8 Top Tips for Making Adwords Work
We ran a successful seminar on return on investment with Google Adwords at the British Library IP Centre this month. As a follow-up we thought we’d undertake the slightly daunting task of trying to condense 4 hours of Thomas’ ramblings into 8 top tips. These will ensure that you not only appear at the top of Google but you pay the least amount of money for it.
Google presents AdWords (it’s paid for adverts) as easy, simple and quick to setup. A great image from The Register demonstrates a businessman about to tackle a campaign and presented by a Google engineer with just a single button, meanwhile behind the scenes this slightly convoluted system tweaks and skews your results

In truth Adwords is a behemoth of a program, it has functions and features that take days to master. It is though a great advertising tool, and with time and monitoring you can get great returns on investment, here are our top tips (bear in mind they assume some knowledge of Adwords);
Tip 1 – Click through Rate (CTR)
Your CTR is how often your ad is clicked on when it appears in Google. So if Google display your advert 100 times and it’s clicked on once your CTR is 1%
If you’re not on the content network then your CTR should be at least 2% (10% in very targeted ads), so stop or change any adverts that are getting your worst CTR
Tip 2 – Know your keywords
Google will help you when you choose your keywords by carrying out what is called ‘matching’. It does this in two ways;
Phrase matching; this means that if you choose ‘car insurance’ you’ll come up if someone types in ‘insurance for my car’
Broad matching; this means that if you choose ‘car insurance’ Google will try and match it to related phrases so you’ll come up under things like ‘motor insurance’
They can work, but even if they do you lose immediate visibility of what people are typing into to Google when your ad appears. We have paid for people to visit our website having typed ‘victim support London’ into Google when we were bidding on ‘it support london’
Our tip is to start with exact matching on and diversify once you have this working
You can control it by surrounding your keywords with [brackets] so
- keyword = broad match
- "keyword" = match exact phrase
- [keyword] = match exact term only
- -keyword = don't match this term
Tip 3 – Ensure relevance
Google loves relevance; when someone types ‘car insurance’ into Google it wants
- The advert title to be relevant to ‘car insurance’
- The advert text to be relevant to ‘car insurance’
- The page that the advert leads to be relevant to ‘car insurance’
- The adverts in the same group are relevant to ‘car insurance’
This means you can’t simply choose 20 different keyword/phrases to advertise on, point them at your homepage with the same advert and expect great results
Targeted is much better, choose a few keywords and phrases using exact matching, design dedicated landing pages on your website if you can with relevant content
Check your CTR (tip 1) and check your page relevance using https://AdWords.google.com/select/KeywordToolExternal
Tip 4 – Ad Quality is king
Your AdQuality is a score given to your advert by Google about how good it thinks the add is, essentially it multiplys your cost. So if you have an AdQuality of 1 this is going to cost you 10 times more per click than if you had an AdQuality of 10
Google is slightly 'wooley' about what causes AdQuality, but essentially it boils down to CTR and relevence. If you relevence isn't good, then the AdQuality will go down and you'll pay more per click
AdQuality is visible on the ad level and has to be turned on in columns, stop any advert that falls to 4 or below in Quality
Tip 5 – Carry out split testing
After you have tweaked your ads so you’re know what you’re bidding on, that the relevance is good and you know your CTRs. Then look to split testing, this can be on anything, the only thing to ensure is that you know what’s working and stop what doesn’t.
+===+
■ **Tasks**
1. List every tip heading in the AdWords tips post above, in order.
2. Answer these questions from the AdWords tips post:
(a) Where was the seminar on return on investment with Google Adwords held?
(b) If you are not on the content network, what should your CTR be at least?
(c) At what AdQuality score should an advert be stopped?
3. Say whether each statement agrees with the AdWords tips post. Give yes or no, and quote the words that decide it.
(a) With broad matching on "car insurance," an ad can appear for "motor insurance."
(b) An AdQuality of 1 costs twice as much per click as an AdQuality of 10.
(c) The seminar material being condensed ran for 2 hours.

■ **Material**
+===+
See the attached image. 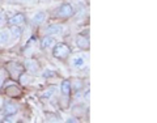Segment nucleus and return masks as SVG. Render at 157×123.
+===+
■ **Responses per task**
1.
Tip 1 – Click through Rate (CTR)
Tip 2 – Know your keywords
Tip 3 – Ensure relevance
Tip 4 – Ad Quality is king
Tip 5 – Carry out split testing

2.
(a) At the British Library IP Centre.
(b) At least 2% (10% in very targeted ads).
(c) 4 or below.

3.
(a) Yes: "Google will try and match it to related phrases so you’ll come up under things like ‘motor insurance’"
(b) No: "if you have an AdQuality of 1 this is going to cost you 10 times more per click than if you had an AdQuality of 10"
(c) No: "condense 4 hours of Thomas’ ramblings into 8 top tips"